Big inheritance issues at the time as the "issue" is the direct beneficiary in law if either or both parent dies without a will.
In law, if you die intestate the first benficiary will be spouse, if there were children then they can also claim (legitimate ones!). Then it goes parents of deceased and then siblings then legitimate neice/nephews.
After that it goes to the Crown..distant relatives were exscluded from the legitimacy bill to stop cousins 300 times removed having claims on estates).
Basically if you have made a will then you should be ok UNLESS the will is contested by one of these close relatives who prove the child was not reregistered after the marriage and then technically they may have a case but it would be small.

CarGirl · 31/03/2008 21:56

do illegitimate still have no claim on a parent's eastate?

toratora · 31/03/2008 21:58

We had to re-register dd's birth after we got married, even though she was given dh's surname from the start - it is to do with inheritance laws.

iheartdusty · 31/03/2008 22:01

illegitimate children could only claim on an estate by proving they were dependant, I think, under a separate Act to do with dependancy.

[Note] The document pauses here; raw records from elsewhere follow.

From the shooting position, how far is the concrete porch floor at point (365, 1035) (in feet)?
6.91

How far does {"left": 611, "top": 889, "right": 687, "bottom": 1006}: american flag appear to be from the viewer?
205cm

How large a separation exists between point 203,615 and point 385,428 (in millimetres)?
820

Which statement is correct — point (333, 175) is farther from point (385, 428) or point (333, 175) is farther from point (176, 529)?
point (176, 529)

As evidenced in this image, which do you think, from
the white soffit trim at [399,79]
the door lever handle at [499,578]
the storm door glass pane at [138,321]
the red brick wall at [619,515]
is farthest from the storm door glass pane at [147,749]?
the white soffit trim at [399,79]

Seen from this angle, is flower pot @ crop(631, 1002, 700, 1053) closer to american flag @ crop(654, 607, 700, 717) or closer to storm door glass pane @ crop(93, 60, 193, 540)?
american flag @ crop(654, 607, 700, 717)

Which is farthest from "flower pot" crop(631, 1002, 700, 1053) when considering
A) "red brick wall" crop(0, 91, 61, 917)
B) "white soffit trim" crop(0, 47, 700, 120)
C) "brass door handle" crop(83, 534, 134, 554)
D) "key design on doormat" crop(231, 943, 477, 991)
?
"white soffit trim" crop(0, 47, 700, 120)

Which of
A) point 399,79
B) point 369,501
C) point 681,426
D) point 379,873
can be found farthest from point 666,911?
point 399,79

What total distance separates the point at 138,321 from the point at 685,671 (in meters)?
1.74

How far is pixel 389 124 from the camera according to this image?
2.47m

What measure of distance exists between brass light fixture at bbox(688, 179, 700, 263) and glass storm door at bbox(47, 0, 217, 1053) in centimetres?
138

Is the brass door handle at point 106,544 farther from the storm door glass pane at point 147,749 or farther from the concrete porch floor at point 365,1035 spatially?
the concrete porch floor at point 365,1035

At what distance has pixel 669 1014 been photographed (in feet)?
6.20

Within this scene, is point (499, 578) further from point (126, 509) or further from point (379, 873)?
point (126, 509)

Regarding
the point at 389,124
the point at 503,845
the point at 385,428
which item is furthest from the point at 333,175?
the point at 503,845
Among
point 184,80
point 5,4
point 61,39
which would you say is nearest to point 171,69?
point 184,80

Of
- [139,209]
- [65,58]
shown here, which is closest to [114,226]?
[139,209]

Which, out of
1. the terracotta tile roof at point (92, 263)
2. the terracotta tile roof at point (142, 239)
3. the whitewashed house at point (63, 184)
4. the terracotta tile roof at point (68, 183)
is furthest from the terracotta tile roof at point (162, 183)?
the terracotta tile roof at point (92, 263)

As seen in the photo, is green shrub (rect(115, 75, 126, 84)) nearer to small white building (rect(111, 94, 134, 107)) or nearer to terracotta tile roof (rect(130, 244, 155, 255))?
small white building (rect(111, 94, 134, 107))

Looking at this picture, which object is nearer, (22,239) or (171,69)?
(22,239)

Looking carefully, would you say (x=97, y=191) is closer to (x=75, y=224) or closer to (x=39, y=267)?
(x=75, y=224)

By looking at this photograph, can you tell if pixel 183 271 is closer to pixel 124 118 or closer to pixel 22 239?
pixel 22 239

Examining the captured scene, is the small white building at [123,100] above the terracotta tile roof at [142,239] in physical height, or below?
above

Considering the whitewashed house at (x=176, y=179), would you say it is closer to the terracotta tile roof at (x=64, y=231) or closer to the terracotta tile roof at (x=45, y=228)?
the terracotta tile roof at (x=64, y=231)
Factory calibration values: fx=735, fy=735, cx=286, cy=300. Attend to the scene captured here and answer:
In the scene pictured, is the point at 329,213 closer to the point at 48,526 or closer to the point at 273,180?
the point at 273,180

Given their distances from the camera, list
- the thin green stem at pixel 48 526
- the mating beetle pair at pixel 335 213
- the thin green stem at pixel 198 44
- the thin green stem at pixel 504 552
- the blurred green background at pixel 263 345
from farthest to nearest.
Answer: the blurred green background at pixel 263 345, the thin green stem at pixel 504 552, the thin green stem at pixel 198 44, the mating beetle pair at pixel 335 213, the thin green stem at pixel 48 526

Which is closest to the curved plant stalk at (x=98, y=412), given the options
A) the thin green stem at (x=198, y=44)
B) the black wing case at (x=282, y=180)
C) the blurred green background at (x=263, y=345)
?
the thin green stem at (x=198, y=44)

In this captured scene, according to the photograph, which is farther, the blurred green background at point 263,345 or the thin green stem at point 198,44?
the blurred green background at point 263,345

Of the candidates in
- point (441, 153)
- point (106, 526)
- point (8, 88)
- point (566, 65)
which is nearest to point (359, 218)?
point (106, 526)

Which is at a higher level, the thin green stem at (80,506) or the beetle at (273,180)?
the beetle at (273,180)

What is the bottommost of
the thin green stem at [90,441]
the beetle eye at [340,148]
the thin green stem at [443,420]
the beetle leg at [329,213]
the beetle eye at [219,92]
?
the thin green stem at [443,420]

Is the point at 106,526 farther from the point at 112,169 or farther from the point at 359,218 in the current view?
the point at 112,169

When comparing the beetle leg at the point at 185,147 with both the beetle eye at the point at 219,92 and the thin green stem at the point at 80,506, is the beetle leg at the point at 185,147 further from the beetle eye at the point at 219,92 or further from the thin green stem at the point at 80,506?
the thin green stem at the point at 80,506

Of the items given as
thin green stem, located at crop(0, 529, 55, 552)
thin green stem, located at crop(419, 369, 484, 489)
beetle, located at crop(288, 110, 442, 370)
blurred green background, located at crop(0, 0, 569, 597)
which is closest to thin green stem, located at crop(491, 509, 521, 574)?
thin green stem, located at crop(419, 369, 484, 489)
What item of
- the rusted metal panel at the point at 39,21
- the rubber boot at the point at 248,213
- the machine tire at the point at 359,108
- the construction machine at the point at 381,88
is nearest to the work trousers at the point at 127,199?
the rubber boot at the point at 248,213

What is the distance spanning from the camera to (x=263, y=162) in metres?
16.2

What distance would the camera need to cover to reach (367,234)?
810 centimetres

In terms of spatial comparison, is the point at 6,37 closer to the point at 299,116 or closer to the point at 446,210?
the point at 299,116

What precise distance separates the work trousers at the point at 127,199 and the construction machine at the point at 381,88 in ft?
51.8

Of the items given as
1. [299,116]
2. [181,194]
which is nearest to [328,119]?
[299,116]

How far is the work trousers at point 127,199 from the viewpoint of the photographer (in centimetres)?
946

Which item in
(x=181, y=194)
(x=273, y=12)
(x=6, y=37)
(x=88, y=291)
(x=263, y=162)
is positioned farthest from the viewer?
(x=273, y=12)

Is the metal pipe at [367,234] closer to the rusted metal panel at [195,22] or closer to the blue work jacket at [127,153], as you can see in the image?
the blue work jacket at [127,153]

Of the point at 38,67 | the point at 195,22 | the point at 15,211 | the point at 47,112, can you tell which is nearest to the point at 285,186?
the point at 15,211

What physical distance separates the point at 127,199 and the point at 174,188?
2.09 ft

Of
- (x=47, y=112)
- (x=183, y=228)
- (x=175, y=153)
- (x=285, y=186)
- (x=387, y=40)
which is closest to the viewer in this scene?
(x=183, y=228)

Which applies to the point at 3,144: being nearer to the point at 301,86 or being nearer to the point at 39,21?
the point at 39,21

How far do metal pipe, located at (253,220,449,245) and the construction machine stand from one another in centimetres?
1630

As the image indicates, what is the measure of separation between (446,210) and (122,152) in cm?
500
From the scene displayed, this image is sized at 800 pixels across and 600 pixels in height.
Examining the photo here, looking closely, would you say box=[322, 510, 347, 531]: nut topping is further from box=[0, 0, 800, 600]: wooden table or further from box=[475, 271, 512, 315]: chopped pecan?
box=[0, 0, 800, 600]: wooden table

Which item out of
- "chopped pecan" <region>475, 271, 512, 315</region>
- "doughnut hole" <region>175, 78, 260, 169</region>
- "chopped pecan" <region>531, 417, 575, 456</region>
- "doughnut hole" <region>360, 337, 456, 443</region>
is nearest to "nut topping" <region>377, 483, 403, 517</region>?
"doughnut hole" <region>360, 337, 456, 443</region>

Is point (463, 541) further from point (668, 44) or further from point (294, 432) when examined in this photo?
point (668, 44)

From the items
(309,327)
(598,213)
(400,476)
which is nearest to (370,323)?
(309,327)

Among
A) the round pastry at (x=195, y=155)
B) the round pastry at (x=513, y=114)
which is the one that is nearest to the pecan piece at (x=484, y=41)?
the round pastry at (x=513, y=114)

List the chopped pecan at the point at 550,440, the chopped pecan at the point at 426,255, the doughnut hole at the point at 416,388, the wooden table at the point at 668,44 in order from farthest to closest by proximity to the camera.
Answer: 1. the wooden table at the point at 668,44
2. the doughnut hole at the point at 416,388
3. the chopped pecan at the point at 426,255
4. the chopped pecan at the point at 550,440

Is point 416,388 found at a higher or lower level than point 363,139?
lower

mummypig · 01/04/2008 14:29

Thanks everyone esp Miggsie. It's interesting to see what order the beneficiaries come in if we die intestate. I can't imagine any of our parents, siblings or nieces saying they should have all our money as our sons were illegitimate, but I suppose it might happen in some families. It's pretty clear they are our dependants though, at least until they reach adulthood.

So basically if we have a will it's okay but it's probably still worth doing.